Last year, Jazzdor Festival director Philippe Ochem and his team had to cancel everything they had worked to create. I interviewed him before that happened, well in advance of 2020’s 35th festival (HERE), a piece we co-published in two languages with Citizen Jazz. This year’s festival is running for two weeks and I am here to cover the opening weekend, 5-7 November. Here is a write-up of the first three concerts of the festival.
Ochem is clear what this festival is supposed to do: he takes the view that the business of this festival is to put on live concerts. As he said last year: “For me streamed concerts are not a solution, it is not a plan we have. Our plan, even if we are just at half-capacity, is to do everything we can to make the concerts happen. Streaming is not even a Plan B. We are going to do the concerts, unless we are forbidden from holding them.”
Others think differently, notably Jazzfest Berlin, which is also happening this weekend. There are many ways to make things work, but there is certainly – always – clarity and leadership with Philippe Ochem. This festival has a wider influence, especially within France, and the choices are always interesting.
Sofia Domencich (solo piano and Rhodes)
The Parisian pianist has a new solo album, Le Grand Jour (PeeWee), on which she plays both piano and Rhodes. On both instruments she is an absolute model of clear lines and textures. That repertoire formed most of last night’s highly engaging first set. Before her career got going properly, she emerged from the Paris Conservatoire as the winner of two Premiers Prix as a classical pianist, but that world wasn’t for her, and it wasn’t long before she found other routes. One stand-out ensemble was her trio with Tony Levin and Paul Rogers. She has also worked substantially with both Robert Wyatt and Paul Dunmall. Try the sinuously cinematic “Les Arbres Somnambules” (sleepwalking trees) from the new album.

Papanosh + André Minvielle: Prévert Parade
André Minvielle is from Pau in the South-West of France, and describes himself as a “vocalchemist troubadour”. Papanosh, a highly entertaining five-piece band formed as a collective in Rouen have been going for most of a decade. Their set was a combination of slam poetry and song, political activist/anticapitalist/rebellious and madcap surreal, and musically they go pretty well everywhere (highly convincingly) from valse-musette to dirty blues, with a sopranino sax and a slide trumpet to produce some interesting sounds. In pianist/organist Sébastien Salis the band has a remarkable composing/ songwriting force. This show is quite wordy, and aimed at audiences of native French-speakers, with all kinds of cultural references going back decades, but is carried by an irrepressible sense of fun and also some very fine musicianship.

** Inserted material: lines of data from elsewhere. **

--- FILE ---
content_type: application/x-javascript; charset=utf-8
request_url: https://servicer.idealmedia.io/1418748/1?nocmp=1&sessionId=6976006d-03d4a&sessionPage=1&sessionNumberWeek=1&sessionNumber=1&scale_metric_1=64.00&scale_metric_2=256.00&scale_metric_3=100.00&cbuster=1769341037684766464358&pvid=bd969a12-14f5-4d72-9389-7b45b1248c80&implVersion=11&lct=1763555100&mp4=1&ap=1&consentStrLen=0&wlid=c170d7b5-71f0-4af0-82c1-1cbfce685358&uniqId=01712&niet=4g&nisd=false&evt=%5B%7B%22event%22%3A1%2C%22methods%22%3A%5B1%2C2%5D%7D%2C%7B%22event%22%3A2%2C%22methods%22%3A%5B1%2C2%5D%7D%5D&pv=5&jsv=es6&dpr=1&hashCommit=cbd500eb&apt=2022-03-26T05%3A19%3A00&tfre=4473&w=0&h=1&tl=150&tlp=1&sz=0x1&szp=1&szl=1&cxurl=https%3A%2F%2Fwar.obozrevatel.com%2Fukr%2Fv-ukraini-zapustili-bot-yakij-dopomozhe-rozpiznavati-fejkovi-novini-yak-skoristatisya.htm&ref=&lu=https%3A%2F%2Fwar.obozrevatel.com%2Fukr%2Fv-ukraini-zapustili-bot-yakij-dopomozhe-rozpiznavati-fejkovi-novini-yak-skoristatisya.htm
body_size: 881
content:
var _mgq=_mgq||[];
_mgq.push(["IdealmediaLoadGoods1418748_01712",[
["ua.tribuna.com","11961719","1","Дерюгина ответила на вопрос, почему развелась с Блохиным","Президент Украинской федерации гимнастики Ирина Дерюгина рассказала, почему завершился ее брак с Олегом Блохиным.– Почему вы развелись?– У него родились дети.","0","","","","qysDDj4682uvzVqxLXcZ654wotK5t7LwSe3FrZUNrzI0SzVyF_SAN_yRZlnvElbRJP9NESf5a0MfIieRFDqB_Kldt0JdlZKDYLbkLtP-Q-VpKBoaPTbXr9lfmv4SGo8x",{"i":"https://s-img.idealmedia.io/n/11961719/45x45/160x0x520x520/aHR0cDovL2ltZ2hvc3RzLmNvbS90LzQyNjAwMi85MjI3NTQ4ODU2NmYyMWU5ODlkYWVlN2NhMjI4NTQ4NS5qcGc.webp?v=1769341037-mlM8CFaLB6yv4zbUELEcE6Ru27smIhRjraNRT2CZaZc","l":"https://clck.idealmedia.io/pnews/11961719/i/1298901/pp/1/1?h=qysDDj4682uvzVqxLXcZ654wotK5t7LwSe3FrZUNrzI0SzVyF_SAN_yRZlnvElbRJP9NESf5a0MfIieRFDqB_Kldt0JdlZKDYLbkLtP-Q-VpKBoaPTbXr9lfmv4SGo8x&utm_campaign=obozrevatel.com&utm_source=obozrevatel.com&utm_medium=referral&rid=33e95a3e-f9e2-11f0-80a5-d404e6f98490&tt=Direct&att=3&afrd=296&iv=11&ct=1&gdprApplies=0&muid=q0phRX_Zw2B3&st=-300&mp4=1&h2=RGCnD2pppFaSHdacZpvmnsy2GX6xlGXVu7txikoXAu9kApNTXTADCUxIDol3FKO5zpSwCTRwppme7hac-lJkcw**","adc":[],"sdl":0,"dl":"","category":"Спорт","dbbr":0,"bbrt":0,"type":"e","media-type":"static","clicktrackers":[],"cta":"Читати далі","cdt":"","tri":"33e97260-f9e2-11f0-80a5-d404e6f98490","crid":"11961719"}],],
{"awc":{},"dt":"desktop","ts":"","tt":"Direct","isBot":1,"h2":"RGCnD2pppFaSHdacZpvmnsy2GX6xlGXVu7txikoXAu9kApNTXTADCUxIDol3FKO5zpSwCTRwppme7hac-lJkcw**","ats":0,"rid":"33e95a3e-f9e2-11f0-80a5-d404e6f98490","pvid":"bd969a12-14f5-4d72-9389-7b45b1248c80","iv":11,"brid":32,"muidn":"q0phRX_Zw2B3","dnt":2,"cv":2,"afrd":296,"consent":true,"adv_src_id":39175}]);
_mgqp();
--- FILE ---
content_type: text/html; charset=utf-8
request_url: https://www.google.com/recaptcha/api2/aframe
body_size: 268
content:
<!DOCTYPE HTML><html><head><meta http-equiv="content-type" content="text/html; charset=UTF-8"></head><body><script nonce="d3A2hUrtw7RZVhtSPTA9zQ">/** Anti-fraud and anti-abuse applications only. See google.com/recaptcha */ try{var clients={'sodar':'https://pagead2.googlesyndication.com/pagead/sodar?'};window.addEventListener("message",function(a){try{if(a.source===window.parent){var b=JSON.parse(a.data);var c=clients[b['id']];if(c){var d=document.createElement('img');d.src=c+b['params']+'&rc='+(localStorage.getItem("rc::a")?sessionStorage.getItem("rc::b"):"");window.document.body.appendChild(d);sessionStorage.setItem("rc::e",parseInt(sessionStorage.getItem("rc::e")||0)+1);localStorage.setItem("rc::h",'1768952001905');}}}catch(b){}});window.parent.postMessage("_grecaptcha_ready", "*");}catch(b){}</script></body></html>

Ramon Lopez (solo drumkit/percussion and projected images of paintings)
Spanish-born French-based percussionist/painter Ramon Lopez has one of the more unusual slash careers (Han Bennink is another, there may be more?). He played free/ solo as paintings of his were projected. The darker-hued pictures seemed to calm him. At one point when an a large mint green patch entered his field of vision he seemed to want to recoil from it.